§ **QUOTED PASSAGE**
New Frontiers in Big Data Research: Leveraging Comprehensive Patient Data
Vast amounts of patient data are collected as part of the process of making a diagnosis and administering clinical care. Unfortunately, much of these data exist within discrete and closed information technology systems, and are not easily available to researchers or clinicians seeking to learn from this pooled patient experience. These systems also often contain specific proprietary and non-universal coding nomenclatures or ontologies (eg, CPT [Current Procedural Terminology], LOINC [Logical Observation Identifiers Names and Codes]). For example, information about a given patient’s disease progression or choice of treatment as recoded by clinic notes is captured as unstructured or “free text” data in the EHR and must be restructured and systematically organized for research. Imaging and laboratory information are stored as external images or files that require special software for viewing. Health insurance claims and structured data on diagnosis and procedures are collected from practice and insurance management systems. The mutually exclusive nature of these data systems makes it very difficult to consolidate a complete body of information on an individual patient. The construction of a clinically meaningful “big data” picture of a patient becomes even more complicated as patients move between different providers, clinics, and health systems for diagnoses, treatment, and follow-up care. The field of genomics has benefited from rapid advances in data computing, storage, and analysis but the data remain largely outside the scope of other clinical and computing information systems.
Oncology practices are critical players in the future of big data cancer research. Only with strong participation from both community and academic practices will we be able to fully understand the diversity of disease and related health disparities. Data infrastructure programs such as the American Society of Clinical Oncology’s CancerLinQ initiative and Flatiron Health are able to partner directly with oncology practices and can adapt to different EHR platforms. The NCI Community Oncology Research Program (NCORP) of the National Cancer Institute is also a highly successful federally supported resource that helps to support clinical trial participation in community oncology practice. The predecessor to the NCORP program (the NCI Community Clinical Oncology, or CCOP, program) was effective at helping to diffuse cancer innovation more quickly into community practices and attenuate disparities in the receipt of treatment.[12,14,39,40] In addition to participating in data infrastructure platforms, practicing oncologists are critical stakeholders for patient reporting and disseminating new evidence regarding precision medicine and tumor heterogeneity into real-world practice.
The overarching vision is to create a “learning health system” in which data from real-world cancer patients within the EHR and data from other systems are rapidly analyzed and fed back to the physicians at the point of care. The ultimate goal is to improve the quality of cancer care by using big data and analytics in real time to analyze patient data within a larger context; this approach enables more precise tailoring of treatment and timely delivery of treatment outcomes information to clinicians.
Key Challenges in Applying Big Data to Cancer Disparities Research
Key challenges of using big data resources for cancer disparities research are similar to those complicating use of big data for other goals in cancer care. These challenges can be summarized as follows:
• Data structure and format are not standardized among different systems, significantly complicating the combination of data from multiple sources.
• Information technicians and systems scientists are struggling to develop comprehensive technology platforms that can integrate data across multiple scales and scientific domains (from molecular data to social/behavioral risk factors).
• Large amounts of critical data (eg, cancer stage, recurrence) are trapped in unstructured data fields and require sophisticated human-curation and/or natural language processing approaches to render them usable.
• Gaps exist in data continuity and longitudinal follow-up when portions of patients’ care occur outside of a system, such as a participating provider, clinic, EHR, laboratory, or payer.

§ **DATA EXCERPTS**
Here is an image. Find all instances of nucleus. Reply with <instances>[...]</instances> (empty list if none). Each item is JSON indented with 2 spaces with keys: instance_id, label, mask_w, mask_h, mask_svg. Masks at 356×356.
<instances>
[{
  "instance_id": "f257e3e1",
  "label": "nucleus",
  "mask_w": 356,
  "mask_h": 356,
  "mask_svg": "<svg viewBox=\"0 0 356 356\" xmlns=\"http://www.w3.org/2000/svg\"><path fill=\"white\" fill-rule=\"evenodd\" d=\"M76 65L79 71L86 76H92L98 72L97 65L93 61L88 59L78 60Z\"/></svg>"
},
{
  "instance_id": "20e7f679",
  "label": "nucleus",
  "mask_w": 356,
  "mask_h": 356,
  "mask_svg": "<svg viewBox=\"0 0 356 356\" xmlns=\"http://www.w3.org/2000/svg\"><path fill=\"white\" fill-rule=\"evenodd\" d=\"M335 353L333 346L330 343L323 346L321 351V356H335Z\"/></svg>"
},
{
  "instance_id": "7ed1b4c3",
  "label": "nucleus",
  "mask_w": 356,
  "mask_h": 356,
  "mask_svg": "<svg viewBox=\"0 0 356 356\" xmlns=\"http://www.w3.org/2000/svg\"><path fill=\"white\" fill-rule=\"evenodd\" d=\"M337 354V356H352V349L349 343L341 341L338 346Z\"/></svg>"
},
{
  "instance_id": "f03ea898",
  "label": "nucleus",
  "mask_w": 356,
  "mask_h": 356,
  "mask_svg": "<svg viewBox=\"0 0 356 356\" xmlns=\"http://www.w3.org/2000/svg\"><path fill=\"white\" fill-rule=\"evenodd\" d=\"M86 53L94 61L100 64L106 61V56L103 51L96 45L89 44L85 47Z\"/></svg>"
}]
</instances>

§ **BRIEF**
Answer from the text on big data in cancer research above:
1. Which two coding nomenclatures does it give as examples?
2. What program preceded the NCI Community Oncology Research Program?
3. What two kinds of critical data does it name as trapped in unstructured fields?

§ **YOUR RESPONSE**
1. CPT (Current Procedural Terminology) and LOINC (Logical Observation Identifiers Names and Codes)
2. The NCI Community Clinical Oncology (CCOP) program
3. Cancer stage and recurrence